# [Exercise description]
A faithful, picture-free copy of the listing below is required.

# [Input data]
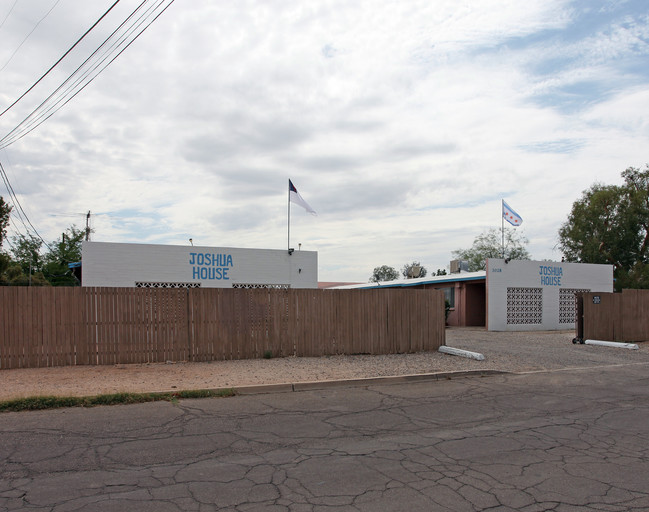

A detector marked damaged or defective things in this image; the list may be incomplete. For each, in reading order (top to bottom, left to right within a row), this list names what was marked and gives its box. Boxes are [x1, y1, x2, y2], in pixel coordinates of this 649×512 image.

cracked pavement [1, 362, 648, 510]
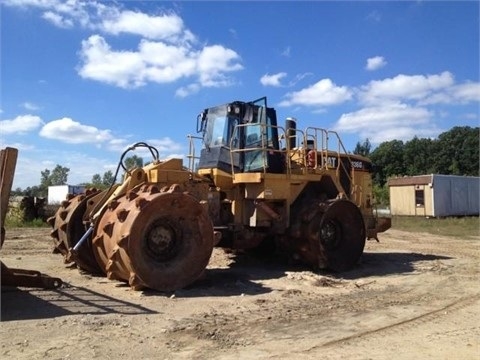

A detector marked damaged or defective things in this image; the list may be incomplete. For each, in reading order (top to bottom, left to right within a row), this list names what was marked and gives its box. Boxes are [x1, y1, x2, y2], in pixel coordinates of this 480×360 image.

rusty metal surface [0, 260, 62, 288]
rusty metal surface [91, 184, 214, 292]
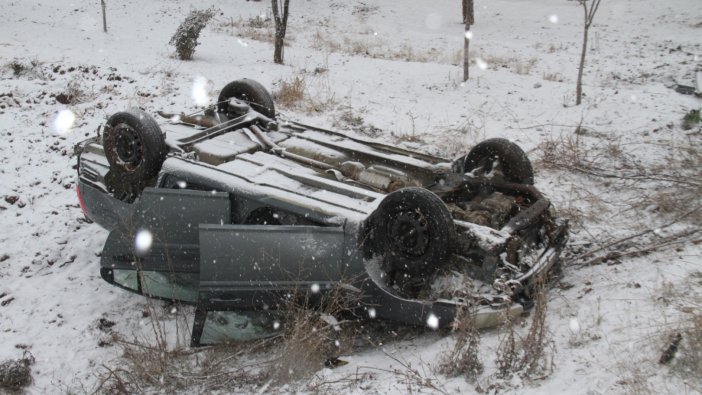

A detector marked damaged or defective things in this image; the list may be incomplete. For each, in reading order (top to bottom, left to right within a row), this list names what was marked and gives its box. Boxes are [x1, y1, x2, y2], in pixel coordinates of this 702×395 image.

exposed car wheel [219, 78, 276, 119]
exposed car wheel [102, 108, 168, 201]
exposed car wheel [454, 139, 536, 186]
overturned car [77, 79, 568, 344]
exposed car wheel [372, 188, 454, 276]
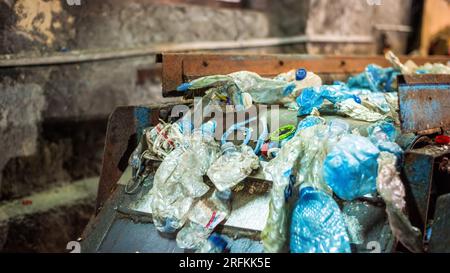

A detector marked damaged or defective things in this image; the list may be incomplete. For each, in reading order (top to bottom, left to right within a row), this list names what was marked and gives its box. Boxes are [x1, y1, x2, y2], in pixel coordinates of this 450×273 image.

rusty metal surface [159, 52, 450, 96]
rusty metal surface [400, 74, 450, 134]
rusty metal surface [428, 192, 450, 252]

# [Solution to this exercise]
A detector marked damaged or defective things in this image; the list may be incomplete. For each, in reading order (top to bottom, left to right within a row), this list names what was marked and gives its box. Boxes are [x1, y1, x2, y2], in pixel coordinates of this 649×512 image.

cracked pavement [1, 362, 648, 510]

A detector marked damaged or defective things in this image; the list may be incomplete. For each, in reading order (top to bottom, left to right within a row), this list names what was marked and gives its box. Boxes are [x1, y1, x2, y2], in pixel coordinates of this 480×360 image.

rusty metal surface [0, 260, 62, 288]
rusty metal surface [91, 184, 214, 292]

A detector marked damaged or defective things in this image; the list may be incomplete. For each, in reading order (top to bottom, left to right within a row), this list names what was marked and gives its box. Boxes are [x1, y1, x2, y2], in pixel coordinates of this 702×395 image.

exposed car wheel [219, 78, 276, 119]
exposed car wheel [102, 108, 168, 201]
exposed car wheel [454, 139, 536, 186]
overturned car [77, 79, 568, 344]
exposed car wheel [372, 188, 454, 276]

A detector marked damaged or defective things in this image; the list may be incomplete. For each, in reading order (top to bottom, left to right within a row), this list names what was marked and gives its box. Boxes are [x1, y1, x2, y2], in pixel coordinates of this 450×273 image.

rusty metal surface [159, 52, 450, 96]
rusty metal surface [400, 74, 450, 134]
rusty metal surface [428, 192, 450, 252]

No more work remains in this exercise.